▶ **What to work on**:
Determine how many lines in the records below contain "services", then state that number alone.

▶ **Records supplied**:
·····

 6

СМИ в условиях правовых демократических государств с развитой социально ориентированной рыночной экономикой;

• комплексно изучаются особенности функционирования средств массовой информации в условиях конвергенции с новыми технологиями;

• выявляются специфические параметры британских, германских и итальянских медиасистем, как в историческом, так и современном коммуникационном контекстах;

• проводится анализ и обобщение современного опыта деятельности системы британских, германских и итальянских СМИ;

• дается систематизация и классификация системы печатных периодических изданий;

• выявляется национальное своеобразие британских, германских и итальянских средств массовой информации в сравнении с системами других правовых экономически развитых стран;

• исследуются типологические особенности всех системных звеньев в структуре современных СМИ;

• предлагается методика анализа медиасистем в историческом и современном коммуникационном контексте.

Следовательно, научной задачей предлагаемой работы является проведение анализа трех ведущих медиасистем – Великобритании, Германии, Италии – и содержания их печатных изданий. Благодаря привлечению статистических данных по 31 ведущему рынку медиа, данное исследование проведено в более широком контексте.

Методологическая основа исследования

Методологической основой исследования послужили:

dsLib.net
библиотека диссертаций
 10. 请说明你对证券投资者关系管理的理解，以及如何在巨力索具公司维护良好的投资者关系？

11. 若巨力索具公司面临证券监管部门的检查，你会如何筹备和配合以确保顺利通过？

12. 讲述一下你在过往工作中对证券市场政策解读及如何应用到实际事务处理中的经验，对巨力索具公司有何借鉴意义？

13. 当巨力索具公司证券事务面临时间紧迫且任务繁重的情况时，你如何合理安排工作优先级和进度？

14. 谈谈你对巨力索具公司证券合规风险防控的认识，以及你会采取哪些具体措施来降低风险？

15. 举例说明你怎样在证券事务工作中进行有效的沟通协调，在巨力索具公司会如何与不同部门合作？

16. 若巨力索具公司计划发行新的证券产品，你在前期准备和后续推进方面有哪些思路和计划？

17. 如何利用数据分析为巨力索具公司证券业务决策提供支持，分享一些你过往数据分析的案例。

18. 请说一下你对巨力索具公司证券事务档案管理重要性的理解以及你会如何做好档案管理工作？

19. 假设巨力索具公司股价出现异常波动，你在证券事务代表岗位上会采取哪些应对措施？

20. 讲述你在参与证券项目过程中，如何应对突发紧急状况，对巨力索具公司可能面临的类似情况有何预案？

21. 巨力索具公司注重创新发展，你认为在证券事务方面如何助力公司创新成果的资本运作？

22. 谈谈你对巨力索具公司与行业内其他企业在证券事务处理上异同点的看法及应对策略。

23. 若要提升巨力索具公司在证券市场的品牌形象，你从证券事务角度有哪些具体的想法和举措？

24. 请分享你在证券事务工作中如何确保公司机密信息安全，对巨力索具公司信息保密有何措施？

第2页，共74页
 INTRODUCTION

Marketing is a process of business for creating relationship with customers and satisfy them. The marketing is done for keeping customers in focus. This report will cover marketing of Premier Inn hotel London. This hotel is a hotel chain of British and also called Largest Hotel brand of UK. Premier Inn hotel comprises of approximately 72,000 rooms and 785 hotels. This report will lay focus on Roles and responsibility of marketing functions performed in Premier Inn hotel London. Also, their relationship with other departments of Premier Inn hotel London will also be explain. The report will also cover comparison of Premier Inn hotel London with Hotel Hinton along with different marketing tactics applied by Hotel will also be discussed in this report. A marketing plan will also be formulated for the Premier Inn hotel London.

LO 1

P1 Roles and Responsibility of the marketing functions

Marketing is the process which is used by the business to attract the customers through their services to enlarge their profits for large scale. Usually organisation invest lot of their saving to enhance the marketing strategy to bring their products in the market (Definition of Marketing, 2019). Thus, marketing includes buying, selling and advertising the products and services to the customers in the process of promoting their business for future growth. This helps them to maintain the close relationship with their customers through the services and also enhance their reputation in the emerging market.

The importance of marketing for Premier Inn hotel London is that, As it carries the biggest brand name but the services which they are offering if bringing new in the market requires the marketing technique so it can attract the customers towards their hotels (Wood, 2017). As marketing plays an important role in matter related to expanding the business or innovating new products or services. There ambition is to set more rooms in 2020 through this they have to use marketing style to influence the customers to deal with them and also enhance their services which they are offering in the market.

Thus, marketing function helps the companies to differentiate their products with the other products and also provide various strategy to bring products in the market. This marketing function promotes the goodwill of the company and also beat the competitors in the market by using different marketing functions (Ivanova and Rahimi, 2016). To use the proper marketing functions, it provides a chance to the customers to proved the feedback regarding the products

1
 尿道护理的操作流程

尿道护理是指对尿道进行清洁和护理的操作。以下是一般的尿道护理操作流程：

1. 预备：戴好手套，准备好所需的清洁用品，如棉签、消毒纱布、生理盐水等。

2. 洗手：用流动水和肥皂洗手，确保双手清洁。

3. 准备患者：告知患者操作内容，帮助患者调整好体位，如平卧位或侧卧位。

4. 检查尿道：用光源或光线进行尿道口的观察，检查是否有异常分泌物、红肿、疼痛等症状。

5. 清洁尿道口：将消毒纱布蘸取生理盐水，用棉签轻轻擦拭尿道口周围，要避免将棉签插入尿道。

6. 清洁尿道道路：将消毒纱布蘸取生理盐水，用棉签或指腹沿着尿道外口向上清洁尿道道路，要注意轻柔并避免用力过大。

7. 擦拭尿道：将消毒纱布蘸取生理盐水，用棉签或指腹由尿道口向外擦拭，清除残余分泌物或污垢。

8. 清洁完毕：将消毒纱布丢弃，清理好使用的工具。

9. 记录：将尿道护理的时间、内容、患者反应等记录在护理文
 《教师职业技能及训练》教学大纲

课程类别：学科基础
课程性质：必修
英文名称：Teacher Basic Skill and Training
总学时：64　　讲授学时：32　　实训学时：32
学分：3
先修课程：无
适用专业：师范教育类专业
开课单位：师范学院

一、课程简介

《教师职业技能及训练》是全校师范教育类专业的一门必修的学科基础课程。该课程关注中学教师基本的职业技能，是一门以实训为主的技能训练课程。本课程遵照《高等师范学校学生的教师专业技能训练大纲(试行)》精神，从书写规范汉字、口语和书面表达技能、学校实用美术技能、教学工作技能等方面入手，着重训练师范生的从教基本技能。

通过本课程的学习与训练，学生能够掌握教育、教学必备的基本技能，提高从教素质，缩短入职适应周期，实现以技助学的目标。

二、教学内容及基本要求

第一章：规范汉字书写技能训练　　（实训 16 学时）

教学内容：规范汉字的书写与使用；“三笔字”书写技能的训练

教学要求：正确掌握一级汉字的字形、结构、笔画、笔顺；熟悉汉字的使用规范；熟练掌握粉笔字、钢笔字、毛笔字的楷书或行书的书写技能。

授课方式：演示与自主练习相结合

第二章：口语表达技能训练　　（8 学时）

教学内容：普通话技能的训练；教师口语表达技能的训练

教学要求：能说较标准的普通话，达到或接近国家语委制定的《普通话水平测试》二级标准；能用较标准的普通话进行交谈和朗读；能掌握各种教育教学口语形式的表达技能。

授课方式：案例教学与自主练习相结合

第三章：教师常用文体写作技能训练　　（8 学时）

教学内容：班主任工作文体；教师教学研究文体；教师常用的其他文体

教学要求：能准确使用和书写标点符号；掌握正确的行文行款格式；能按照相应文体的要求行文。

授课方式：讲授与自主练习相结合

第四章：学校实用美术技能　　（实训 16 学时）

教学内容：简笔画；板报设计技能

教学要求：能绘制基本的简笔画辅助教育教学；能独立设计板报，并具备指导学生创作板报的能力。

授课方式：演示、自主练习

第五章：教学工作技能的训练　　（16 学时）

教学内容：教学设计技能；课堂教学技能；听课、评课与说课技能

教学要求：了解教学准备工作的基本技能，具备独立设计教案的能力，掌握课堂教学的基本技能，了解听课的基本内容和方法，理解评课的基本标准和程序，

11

·····

▶ **Reply**:
2